Introduction
As in many other European countries, the number of lone-parent families has considerably increased in France over the past three decades (Martin, 1997; Chambaz, 2000). As a group, they became more visible with the adoption of a new terminology to identify them. The expression ‘singleparent’ or ‘lone-parent family’ (famille monoparentale) was adopted by sociologists in France relatively late (the mid-1970s), compared to Anglo- Saxon countries, to describe the situation where one parent takes care of one or several children. Such families were previously divided into narrower and more confused categories according to marital status and moral standards, or mixed together in the category of ‘dissociated families’ (except widows) (Lefaucheur and Martin, 1993, 1997).
During the same period, the mid-1970s, French family policies were reformed to support these more fragile households. A new allowance, the Allocation de parent isolé (API) (Lone parent allowance), was created in 1976 to guarantee a minimum income for all lone-parent families (mainly with young children) whose resources were under a pre-defined threshold. We may consider this new policy as a real turning point in French family policy, in the sense that the objective became more to support poorer families, and less to compensate for the cost of children, regardless of the household's level of resources. Other means-tested benefits were created at the same time, like the ‘new school year allowance’ (allocation de rentrée scolaire), to give additional support to the more disadvantaged.

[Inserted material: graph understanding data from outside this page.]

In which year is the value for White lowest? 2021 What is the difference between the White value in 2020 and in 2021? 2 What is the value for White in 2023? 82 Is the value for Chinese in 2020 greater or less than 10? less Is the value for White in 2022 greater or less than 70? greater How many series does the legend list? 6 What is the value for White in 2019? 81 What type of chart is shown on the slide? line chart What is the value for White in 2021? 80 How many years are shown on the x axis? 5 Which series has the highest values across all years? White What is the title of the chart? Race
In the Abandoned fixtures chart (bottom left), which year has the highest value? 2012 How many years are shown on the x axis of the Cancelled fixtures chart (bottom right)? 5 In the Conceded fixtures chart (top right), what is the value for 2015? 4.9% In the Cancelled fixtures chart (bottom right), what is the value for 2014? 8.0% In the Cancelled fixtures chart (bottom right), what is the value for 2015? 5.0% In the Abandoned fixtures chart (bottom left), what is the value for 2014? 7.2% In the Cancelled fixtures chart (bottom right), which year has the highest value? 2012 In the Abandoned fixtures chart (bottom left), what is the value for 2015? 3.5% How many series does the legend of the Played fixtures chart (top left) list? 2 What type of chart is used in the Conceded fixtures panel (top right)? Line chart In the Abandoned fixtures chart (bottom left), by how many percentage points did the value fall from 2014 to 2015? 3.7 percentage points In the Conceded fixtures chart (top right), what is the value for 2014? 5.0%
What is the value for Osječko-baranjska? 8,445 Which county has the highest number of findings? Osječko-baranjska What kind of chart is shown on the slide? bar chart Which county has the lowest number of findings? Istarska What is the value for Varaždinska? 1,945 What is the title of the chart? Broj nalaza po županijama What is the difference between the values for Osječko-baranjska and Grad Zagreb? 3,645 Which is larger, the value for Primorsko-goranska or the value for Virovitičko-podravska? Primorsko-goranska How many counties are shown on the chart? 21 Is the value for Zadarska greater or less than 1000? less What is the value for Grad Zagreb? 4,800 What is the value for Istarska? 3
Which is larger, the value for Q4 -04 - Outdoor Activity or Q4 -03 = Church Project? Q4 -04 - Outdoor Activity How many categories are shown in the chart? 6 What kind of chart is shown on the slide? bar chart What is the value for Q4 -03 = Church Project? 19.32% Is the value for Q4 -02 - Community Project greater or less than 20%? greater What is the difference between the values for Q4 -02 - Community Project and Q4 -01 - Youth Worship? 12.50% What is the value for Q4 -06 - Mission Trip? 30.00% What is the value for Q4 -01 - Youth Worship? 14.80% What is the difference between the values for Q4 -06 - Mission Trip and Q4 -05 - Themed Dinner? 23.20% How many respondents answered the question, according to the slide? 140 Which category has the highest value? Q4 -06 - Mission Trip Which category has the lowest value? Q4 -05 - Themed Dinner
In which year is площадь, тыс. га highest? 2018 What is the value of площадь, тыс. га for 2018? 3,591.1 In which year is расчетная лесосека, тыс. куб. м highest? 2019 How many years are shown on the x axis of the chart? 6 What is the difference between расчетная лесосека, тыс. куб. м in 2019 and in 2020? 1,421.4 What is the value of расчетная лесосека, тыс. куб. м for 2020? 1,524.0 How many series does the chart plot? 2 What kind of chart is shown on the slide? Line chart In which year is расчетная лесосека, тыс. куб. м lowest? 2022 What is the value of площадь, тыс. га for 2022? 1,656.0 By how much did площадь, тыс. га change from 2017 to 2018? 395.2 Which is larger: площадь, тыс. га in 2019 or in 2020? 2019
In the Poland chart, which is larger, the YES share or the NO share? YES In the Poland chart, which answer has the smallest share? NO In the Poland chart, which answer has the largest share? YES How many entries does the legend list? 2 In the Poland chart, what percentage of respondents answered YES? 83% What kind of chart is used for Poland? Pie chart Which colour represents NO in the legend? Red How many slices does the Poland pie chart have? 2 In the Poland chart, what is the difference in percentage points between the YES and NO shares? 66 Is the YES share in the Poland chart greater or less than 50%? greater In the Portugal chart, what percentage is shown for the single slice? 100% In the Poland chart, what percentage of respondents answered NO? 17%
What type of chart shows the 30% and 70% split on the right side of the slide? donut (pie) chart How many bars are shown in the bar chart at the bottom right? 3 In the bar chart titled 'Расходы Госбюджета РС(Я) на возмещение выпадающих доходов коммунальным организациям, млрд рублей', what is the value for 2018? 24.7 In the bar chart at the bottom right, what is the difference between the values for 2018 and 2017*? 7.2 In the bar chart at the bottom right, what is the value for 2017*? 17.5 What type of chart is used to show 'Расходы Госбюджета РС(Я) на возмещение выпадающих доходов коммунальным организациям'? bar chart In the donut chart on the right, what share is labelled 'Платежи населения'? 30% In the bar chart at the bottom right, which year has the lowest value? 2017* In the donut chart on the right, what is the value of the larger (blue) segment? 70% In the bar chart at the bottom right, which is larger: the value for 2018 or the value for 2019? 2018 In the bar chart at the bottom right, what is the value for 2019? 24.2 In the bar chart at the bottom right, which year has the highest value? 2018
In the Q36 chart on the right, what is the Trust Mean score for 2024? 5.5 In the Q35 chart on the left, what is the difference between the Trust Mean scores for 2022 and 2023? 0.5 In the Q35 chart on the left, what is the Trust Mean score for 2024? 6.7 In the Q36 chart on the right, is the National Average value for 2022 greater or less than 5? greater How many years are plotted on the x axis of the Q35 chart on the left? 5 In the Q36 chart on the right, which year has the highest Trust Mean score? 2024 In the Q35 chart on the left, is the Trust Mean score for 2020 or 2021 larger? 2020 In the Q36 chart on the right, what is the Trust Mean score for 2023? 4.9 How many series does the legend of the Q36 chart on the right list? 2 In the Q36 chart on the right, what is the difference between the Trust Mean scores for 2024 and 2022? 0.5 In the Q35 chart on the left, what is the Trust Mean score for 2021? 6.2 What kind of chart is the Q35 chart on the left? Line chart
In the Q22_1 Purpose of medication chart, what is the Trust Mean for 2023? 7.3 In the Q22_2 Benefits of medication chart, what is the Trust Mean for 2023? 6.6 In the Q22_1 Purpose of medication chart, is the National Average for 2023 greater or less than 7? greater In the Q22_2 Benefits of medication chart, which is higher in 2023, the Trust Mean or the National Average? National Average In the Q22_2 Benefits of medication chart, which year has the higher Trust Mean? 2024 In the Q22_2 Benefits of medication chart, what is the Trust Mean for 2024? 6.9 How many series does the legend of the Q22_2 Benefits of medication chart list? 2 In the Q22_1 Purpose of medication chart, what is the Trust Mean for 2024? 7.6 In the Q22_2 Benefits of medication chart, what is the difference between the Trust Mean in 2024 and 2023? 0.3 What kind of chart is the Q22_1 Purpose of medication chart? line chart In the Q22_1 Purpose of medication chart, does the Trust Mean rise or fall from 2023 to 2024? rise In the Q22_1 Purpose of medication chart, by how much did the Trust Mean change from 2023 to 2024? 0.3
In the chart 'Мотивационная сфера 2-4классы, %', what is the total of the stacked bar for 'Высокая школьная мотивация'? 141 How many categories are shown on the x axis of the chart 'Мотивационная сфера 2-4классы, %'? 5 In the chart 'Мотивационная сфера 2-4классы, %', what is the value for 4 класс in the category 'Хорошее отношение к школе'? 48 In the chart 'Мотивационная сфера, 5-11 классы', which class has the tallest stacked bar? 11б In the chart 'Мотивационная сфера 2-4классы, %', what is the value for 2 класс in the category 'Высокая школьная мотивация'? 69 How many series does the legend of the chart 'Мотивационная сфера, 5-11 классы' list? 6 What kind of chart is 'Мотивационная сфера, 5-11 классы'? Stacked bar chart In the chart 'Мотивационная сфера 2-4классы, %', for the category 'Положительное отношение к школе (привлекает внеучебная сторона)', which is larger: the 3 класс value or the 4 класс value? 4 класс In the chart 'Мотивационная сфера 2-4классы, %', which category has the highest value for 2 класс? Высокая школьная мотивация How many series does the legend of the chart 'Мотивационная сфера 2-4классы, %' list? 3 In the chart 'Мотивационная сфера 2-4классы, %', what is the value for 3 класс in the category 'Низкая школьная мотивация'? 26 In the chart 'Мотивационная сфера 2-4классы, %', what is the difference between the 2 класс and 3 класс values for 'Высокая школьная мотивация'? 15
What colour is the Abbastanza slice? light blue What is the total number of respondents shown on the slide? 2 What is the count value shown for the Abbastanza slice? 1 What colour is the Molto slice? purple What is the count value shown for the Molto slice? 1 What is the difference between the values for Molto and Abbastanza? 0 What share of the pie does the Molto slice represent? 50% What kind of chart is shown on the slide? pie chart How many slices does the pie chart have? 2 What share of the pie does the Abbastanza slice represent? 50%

The API was firmly criticised in the mid-1980s. Some argued that it has pernicious or perverse effects. The beneficiaries of the API were suspected of hiding the existence of a new partner or even that they would ‘schedule’ a new birth to continue to receive the benefit. Dependency on this lone-parent benefit, mostly by young lone mothers, was firmly condemned (Sullerot, 1984) and some plans to abolish the API were formulated, but never enacted. One of the main issues was the apparent failure of that policy to encourage access to work and thus the possibility that it would create a risk of reinforcing the economic dependency of these women on the state. This issue of disincentive to work still exists in the 1990s, but the percentage of employed lone parents (including lone mothers), which is still high, has weakened the argument. Employment rates have not declined and, as in 1990, almost seven in 10 lone mothers were working in 2000.